- Part of a data file:
========================
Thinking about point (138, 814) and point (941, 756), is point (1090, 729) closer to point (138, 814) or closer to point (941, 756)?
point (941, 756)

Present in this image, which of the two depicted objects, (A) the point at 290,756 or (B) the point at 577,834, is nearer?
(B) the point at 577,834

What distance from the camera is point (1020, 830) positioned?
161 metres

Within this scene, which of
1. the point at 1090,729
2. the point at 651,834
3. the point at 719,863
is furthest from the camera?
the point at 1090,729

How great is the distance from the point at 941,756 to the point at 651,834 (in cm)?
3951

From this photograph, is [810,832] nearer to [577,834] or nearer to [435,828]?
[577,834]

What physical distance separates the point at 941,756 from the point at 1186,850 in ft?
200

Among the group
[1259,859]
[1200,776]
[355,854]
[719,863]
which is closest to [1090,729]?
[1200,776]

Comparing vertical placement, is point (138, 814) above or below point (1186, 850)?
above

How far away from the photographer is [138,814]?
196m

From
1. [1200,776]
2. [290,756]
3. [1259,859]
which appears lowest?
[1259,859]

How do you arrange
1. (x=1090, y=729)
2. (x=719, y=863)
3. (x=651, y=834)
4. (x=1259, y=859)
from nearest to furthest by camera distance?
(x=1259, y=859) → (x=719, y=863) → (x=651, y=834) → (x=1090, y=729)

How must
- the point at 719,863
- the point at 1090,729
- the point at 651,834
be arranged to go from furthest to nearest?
========================
- EXERCISE TASK: Transcribe all of the entries without altering anything.

- SOLVED EXERCISE:
Thinking about point (138, 814) and point (941, 756), is point (1090, 729) closer to point (138, 814) or closer to point (941, 756)?
point (941, 756)

Present in this image, which of the two depicted objects, (A) the point at 290,756 or (B) the point at 577,834, is nearer?
(B) the point at 577,834

What distance from the camera is point (1020, 830) positioned?
161 metres

Within this scene, which of
1. the point at 1090,729
2. the point at 651,834
3. the point at 719,863
is furthest from the camera?
the point at 1090,729

How great is the distance from the point at 941,756 to the point at 651,834 (in cm)?
3951

From this photograph, is [810,832] nearer to [577,834] or nearer to [435,828]?
[577,834]

What physical distance separates the point at 941,756 from the point at 1186,850 in ft?
200

Among the group
[1259,859]
[1200,776]
[355,854]
[719,863]
which is closest to [1090,729]?
[1200,776]

Comparing vertical placement, is point (138, 814) above or below point (1186, 850)?
above

How far away from the photographer is [138,814]?
196m

From
1. [1200,776]
2. [290,756]
3. [1259,859]
which appears lowest?
[1259,859]

How do you arrange
1. (x=1090, y=729)
2. (x=719, y=863)
3. (x=651, y=834)
4. (x=1259, y=859)
from nearest to furthest by camera distance?
(x=1259, y=859) → (x=719, y=863) → (x=651, y=834) → (x=1090, y=729)

How must
- the point at 719,863
- the point at 1090,729
- the point at 651,834
be arranged to go from furthest to nearest?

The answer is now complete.